Цель задания:
В части эссе о времени и фотографии, которая открывается словами «Время — инструмент фотографа.» и завершается словами «которая всегда с тобой.», замените «гильотинка» на «шторка» и приведите эту часть целиком.

В осенней тишине передо мной пролетел кленовый лист. Почти падающая звезда. Он отмерил время своим маховым полетом — оставалось только успеть загадать желание. Успеть увидеть, успеть понять. Вим Вендерс в одной из своих статей цитирует слова Поля Сезанна: «Вещи прячутся от нас. Нужно спешить, если хочешь что-то увидеть. Все исчезает». Мимолетное, в котором надо разглядеть вечность. Отшелушить от реальности временное и неважное и увидеть главное.

Чтобы дойти до этой отточенной простоты мыслей нужно прожить жизнь. Надо быть художником, поглотить своими голодными глазами миллионы красок этого мира, проследить своим умным карандашом миллионы изгибов — собрать все это разнообразие в волнующемся океане своих полотен, как Сезанн — и осознать тщетность и мимолетность этих попыток и вместе с тем их обреченную отважность и красоту. Мимолетное, в котором надо разглядеть вечность, отшелушить от реальности временное и неважное и увидеть главное. У тех, кто оказался «у времени в плену» нет другого выбора. Но время это не только неощутимая среда, в которой мы плаваем подобно глубоководным рыбам, оно и материал, из которого создаются аквариумы картин и фотографий.

Время — инструмент фотографа. Оперируя его кратчайшими промежутками, фотограф создает свой мир. Неповторимый и целостный. Маленькая гильотинка затвора безжалостно отсекает кусочки реальности, чтобы переместить их в пространство карманной вечности. Вечности, которая всегда с тобой.

Если попробовать оценить жизнь фотографа по суммарной выдержке сделанных им фотографий, то мы получим несколько минут. Только самые плодовитые подбираются к часам. Естественно, не беру в расчет фотографов-астрономов. Так было раньше. Однако сегодня любой фотограф-любитель, вооруженный цифровиком, оставит далеко позади самого плодовитого репортажника прошлого. Счет идет на дни, а то и годы фотовремени, украденного у мира. Профессиональные фото-графоманы, обученные всем способам фиксации реальности плотно населили наш мир.

Исходные данные:
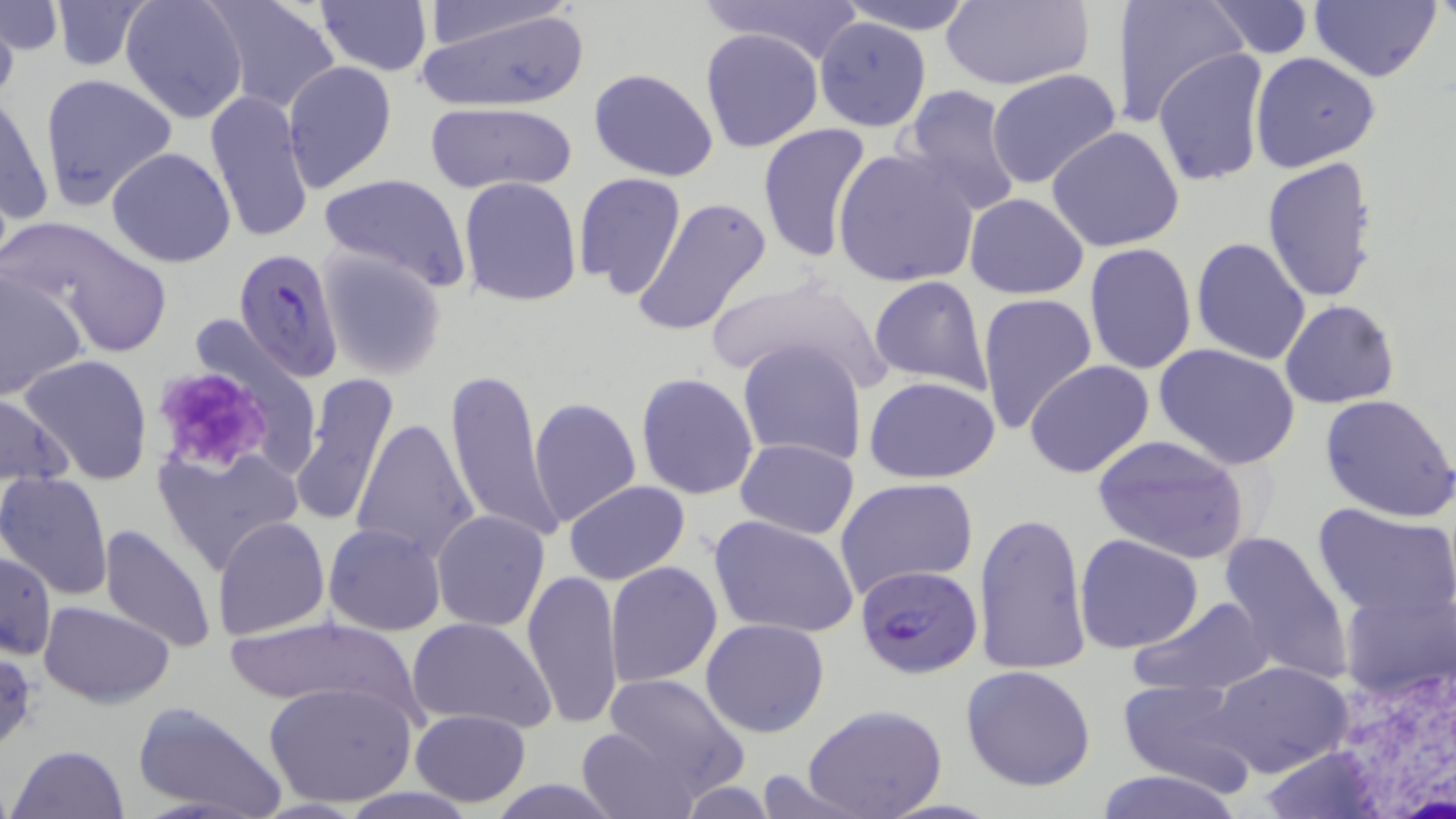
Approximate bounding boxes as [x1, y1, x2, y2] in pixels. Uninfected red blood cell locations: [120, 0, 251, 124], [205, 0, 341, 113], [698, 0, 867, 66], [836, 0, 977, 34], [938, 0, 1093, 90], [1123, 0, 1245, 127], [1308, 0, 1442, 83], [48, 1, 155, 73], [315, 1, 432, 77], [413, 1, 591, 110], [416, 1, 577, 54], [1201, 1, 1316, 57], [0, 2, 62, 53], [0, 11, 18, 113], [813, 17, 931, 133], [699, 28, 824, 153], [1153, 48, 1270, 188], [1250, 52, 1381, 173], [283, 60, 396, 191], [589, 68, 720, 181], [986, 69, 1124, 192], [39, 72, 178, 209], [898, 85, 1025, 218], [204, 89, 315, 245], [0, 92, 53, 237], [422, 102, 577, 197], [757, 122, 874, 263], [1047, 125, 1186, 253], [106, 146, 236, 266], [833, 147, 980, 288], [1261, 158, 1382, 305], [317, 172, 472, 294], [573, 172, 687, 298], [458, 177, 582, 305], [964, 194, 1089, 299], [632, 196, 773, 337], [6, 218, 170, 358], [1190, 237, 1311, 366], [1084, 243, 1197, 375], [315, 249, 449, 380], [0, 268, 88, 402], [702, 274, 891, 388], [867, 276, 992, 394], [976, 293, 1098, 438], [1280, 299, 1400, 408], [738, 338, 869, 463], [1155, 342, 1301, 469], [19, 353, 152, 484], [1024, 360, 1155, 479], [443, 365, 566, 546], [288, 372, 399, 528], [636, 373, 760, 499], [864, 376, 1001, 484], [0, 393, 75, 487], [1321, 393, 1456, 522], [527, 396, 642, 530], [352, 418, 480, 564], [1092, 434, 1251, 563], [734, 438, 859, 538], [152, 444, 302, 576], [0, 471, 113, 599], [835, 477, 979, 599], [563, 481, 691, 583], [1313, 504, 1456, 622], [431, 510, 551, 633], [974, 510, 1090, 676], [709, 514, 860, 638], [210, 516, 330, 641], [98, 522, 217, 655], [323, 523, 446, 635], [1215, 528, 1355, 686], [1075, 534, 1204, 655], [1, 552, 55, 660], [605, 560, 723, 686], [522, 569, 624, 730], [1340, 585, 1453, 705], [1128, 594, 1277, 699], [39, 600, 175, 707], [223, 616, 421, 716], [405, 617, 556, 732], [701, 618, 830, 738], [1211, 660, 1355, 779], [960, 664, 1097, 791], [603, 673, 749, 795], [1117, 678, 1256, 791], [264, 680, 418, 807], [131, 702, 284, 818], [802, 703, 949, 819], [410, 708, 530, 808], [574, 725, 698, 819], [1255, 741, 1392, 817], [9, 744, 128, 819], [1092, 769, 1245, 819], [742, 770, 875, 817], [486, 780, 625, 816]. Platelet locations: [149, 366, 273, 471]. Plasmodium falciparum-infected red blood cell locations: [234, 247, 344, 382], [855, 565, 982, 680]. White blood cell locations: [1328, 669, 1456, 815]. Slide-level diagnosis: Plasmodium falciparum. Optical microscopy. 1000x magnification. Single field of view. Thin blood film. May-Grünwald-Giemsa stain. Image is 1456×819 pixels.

Результат выполнения:
Время — инструмент фотографа. Оперируя его кратчайшими промежутками, фотограф создает свой мир. Неповторимый и целостный. Маленькая шторка затвора безжалостно отсекает кусочки реальности, чтобы переместить их в пространство карманной вечности. Вечности, которая всегда с тобой.